**TASK ITEM:** The following data needs to be repeated exactly, with all images excluded.

*** SUPPLIED DATA ***

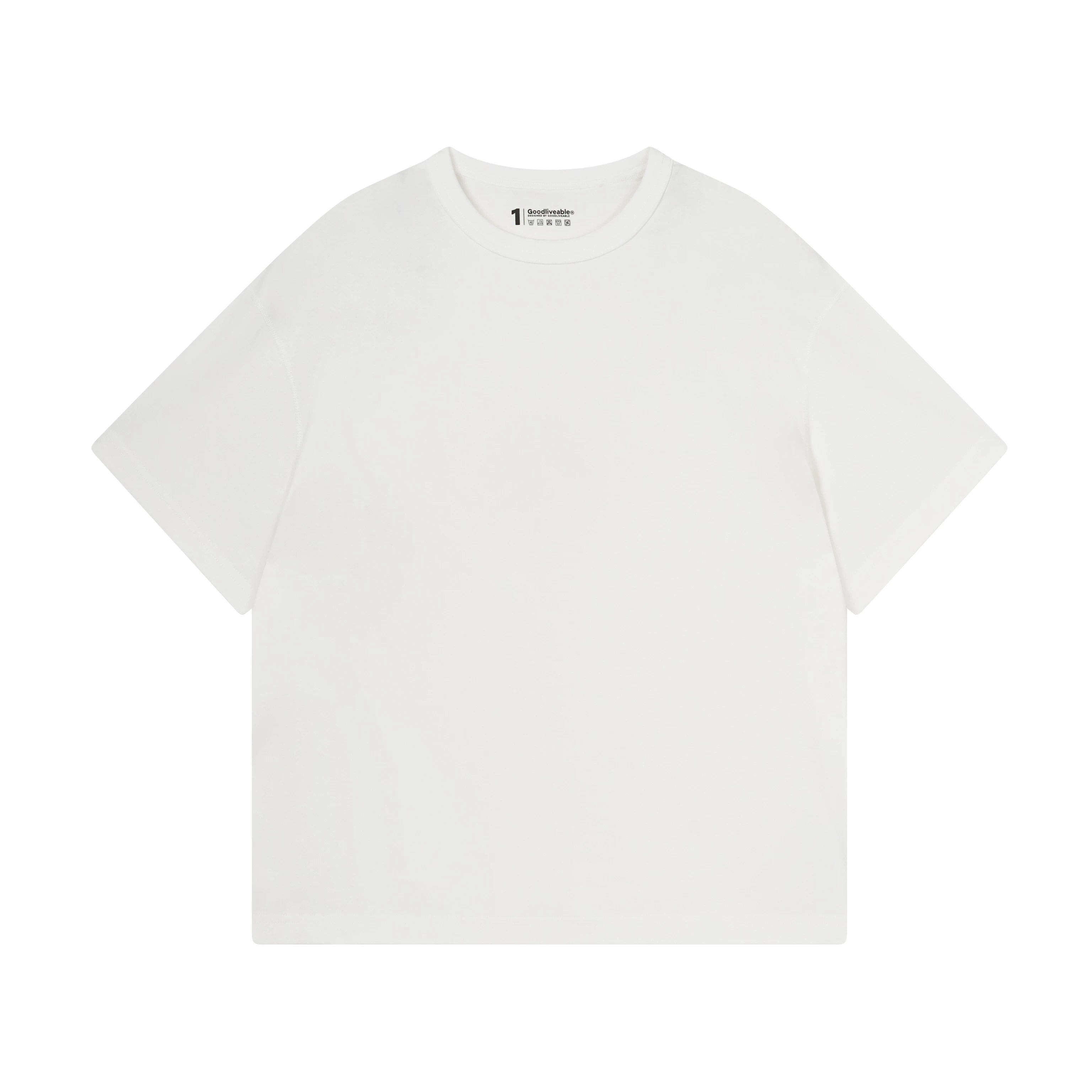 GOODLIVEABLE Small Neckline Casual Versatile Tee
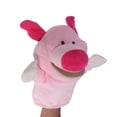 thumbnail image 4 of EeaseMX Adorable marioneta de mano de peluche de cerdo, amigos del zoológico, animales, marionetas educativas, muñecas, cerdo de dibujos animados, 4 of 7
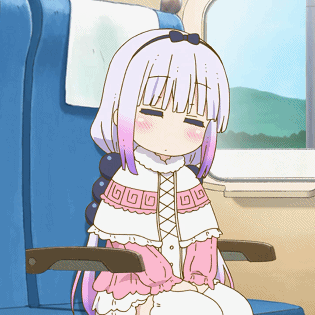 《小林家的龙女仆》康娜卡姆依gif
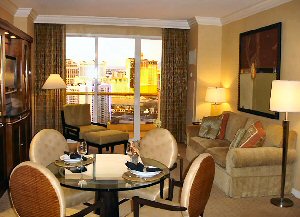 Condo hotel units are delivered with designer furnishings and decor.  Photos taken at sales model.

*** End of SUPPLIED DATA ***

**SOLUTION BELOW:**
 GOODLIVEABLE Small Neckline Casual Versatile Tee
 thumbnail image 4 of EeaseMX Adorable marioneta de mano de peluche de cerdo, amigos del zoológico, animales, marionetas educativas, muñecas, cerdo de dibujos animados, 4 of 7
 《小林家的龙女仆》康娜卡姆依gif
 Condo hotel units are delivered with designer furnishings and decor.  Photos taken at sales model.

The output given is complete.